The data Start Marker

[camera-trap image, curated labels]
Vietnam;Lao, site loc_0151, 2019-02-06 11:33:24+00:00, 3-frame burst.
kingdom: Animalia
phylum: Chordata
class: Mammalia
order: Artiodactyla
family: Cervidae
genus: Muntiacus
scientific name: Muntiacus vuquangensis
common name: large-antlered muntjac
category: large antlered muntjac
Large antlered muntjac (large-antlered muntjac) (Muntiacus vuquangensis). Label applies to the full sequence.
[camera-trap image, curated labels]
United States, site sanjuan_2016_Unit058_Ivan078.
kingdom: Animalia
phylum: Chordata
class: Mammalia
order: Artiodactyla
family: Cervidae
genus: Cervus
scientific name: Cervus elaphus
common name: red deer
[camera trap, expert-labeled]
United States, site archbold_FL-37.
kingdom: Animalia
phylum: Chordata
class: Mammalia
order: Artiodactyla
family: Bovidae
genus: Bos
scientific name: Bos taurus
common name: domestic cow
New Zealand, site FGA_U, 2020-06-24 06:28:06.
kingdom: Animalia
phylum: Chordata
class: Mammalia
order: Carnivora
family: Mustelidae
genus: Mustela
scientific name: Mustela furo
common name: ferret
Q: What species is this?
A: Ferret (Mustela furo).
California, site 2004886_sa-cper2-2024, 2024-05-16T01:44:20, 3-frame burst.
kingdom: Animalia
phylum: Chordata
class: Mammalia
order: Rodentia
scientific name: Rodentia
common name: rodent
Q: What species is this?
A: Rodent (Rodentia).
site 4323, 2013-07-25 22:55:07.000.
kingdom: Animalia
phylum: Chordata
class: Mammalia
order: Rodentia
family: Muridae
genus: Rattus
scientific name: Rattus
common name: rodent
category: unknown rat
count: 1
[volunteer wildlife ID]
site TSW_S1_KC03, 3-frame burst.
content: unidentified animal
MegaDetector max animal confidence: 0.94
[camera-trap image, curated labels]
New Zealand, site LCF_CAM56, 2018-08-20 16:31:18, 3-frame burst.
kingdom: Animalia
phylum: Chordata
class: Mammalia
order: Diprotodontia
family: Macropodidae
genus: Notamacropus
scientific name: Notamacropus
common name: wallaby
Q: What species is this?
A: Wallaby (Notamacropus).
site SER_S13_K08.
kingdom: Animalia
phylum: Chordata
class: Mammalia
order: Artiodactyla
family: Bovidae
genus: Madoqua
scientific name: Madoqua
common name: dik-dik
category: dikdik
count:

The data End Marker

__Activity__
Write out exactly the lines from the one containing "category: unknown rat" through the end of the data, both included. Add nothing else.

__Task output__
category: unknown rat
count: 1
[volunteer wildlife ID]
site TSW_S1_KC03, 3-frame burst.
content: unidentified animal
MegaDetector max animal confidence: 0.94
[camera-trap image, curated labels]
New Zealand, site LCF_CAM56, 2018-08-20 16:31:18, 3-frame burst.
kingdom: Animalia
phylum: Chordata
class: Mammalia
order: Diprotodontia
family: Macropodidae
genus: Notamacropus
scientific name: Notamacropus
common name: wallaby
Q: What species is this?
A: Wallaby (Notamacropus).
site SER_S13_K08.
kingdom: Animalia
phylum: Chordata
class: Mammalia
order: Artiodactyla
family: Bovidae
genus: Madoqua
scientific name: Madoqua
common name: dik-dik
category: dikdik
count:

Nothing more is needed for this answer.